- [KUTIPAN TEKS]
----

4. Sophos (bahasa Yunani yang masuk kedalam filsafat Islam)
yang berarti hikmat, dan kaum sufi pula yang tahu hikmat. Pendapat ini memang banyak yang
menolak, karena kata sophos telah masuk kedalam kata falsafat dalam bahasa Arab, dan
ditulis dengan sin dan bukan dengan shad seperti yang terdapat dalam kata tasawuf.
5. Suf (kain wol). Dalam sejarah tasawuf, kalau seseorang
ingin memasuki jalan tasawuf, ia meninggalkan pakaian mewah yang biasa dipakainya dan
diganti dengan kain wol kasar yang ditenun secara sederhana dari bulu domba. Pakaian ini
melambangkan kesederhanaan serta kemiskinan dan kejauhan dari dunia.
Diantara semua pendapat itu, pendapat terakhir inilah yang banyak
diterima sebagai asal kata sufi. Jadi, sufi adalah orang yang memakai wol kasar untuk
menjauhkan diri dari dunia materi dan memusatkan perhatian pada alam rohani. Orang yang
pertama memakai kata sufi kelihatannya Abu Hasyim al-Kufi di Irak (w.150 H)
Berikut ini pernyataan ulama-ulama sufi tentang definisi tasawuf dan ajaran-ajarannya.

----

- [INSTRUKSI LATIHAN] Teruskan kutipan tentang asal kata sufi di atas, mulai tepat setelah kalimat terakhirnya.

- [ISI DATA]
----

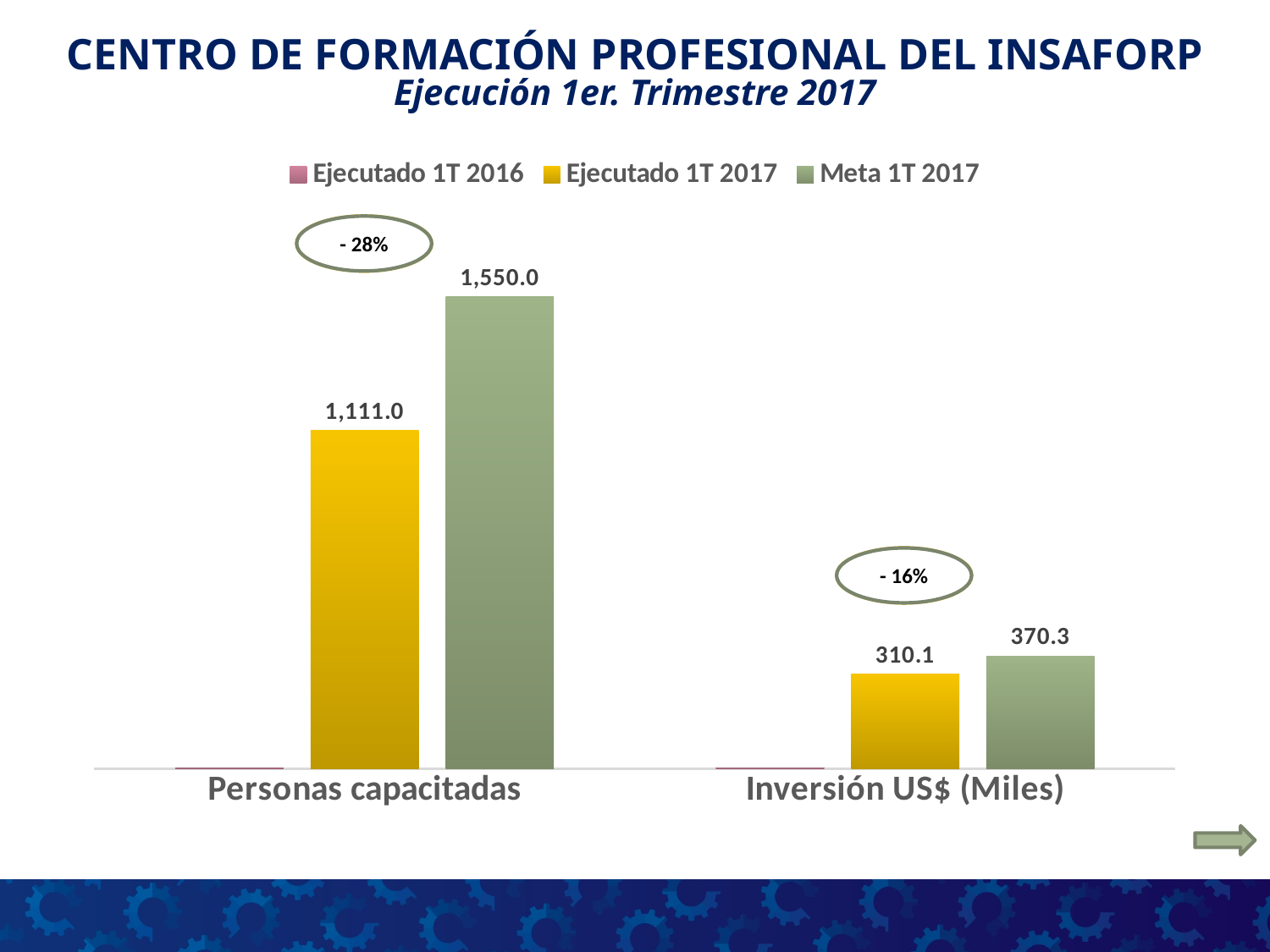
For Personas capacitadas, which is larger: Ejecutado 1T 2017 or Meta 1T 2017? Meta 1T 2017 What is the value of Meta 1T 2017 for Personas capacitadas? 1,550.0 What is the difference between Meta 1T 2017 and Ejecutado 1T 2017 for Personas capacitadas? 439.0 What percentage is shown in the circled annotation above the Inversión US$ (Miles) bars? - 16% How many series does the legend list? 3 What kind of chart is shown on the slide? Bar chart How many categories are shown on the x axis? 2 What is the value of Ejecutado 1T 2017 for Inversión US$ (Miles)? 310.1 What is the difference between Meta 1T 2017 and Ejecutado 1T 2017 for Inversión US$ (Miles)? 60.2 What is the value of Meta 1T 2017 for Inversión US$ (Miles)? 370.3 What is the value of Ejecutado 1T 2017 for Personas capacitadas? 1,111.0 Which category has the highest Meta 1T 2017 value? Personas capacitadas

----

- [HASIL]
Imam al-Junaid al-Baghdadi, pimpinan kaum sufi (Sayyid ath-Thâ-ifah ash-Shûfiyyah), berkata: “Tasawuf ialah keluar dari setiap akhlak yang tercela dan masuk kepada setiap akhlak yang mulia”[19].
Pada kesempatan lain beliau berkata: “Kita tidak mengambil tasawuf dengan banyak berbicara (al-Qâl Wa al-Qîl). Kita mengambil tasawuf dengan banyak lapar (puasa), bangun malam, dan meninggalkan segala kenikmatan-kenikmatan”[20].
Secara lebih definitif tentang tasawuf dengan beberapa pokok ajaran yang terkait dengannya, Imam al-Junaid al-Baghdadi berkata:
“Tasawuf adalah sebuah nama yang mengandung sepuluh pokok ajaran. Pertama; menyedikitkan benda-benda duniawi dan tidak memperbanyaknya. Dua; berserah diri kepada Allah. Tiga; cinta kepada ketaatan dengan mengerjakan segala hal yang disunnahkan. Empat; sabar dari kehilangan dunia dengan tidak mengeluh dan meminta-minta. Lima; memilih-milih sesuatu ketika hendak mengambil atau mengerjakannya. Enam; Hanya sibuk dengan Allah dari segala apapun. Tujuh; banyak melakukan dzikir khafyy. Delapan; ikhlas dalam segala perbuatan hanya karena Allah saja. Sembilan; keyakinan yang kuat. Sepuluh; tenang dengan Allah ketika kedatangan rasa gelisah dan dalam keterasingan”[21].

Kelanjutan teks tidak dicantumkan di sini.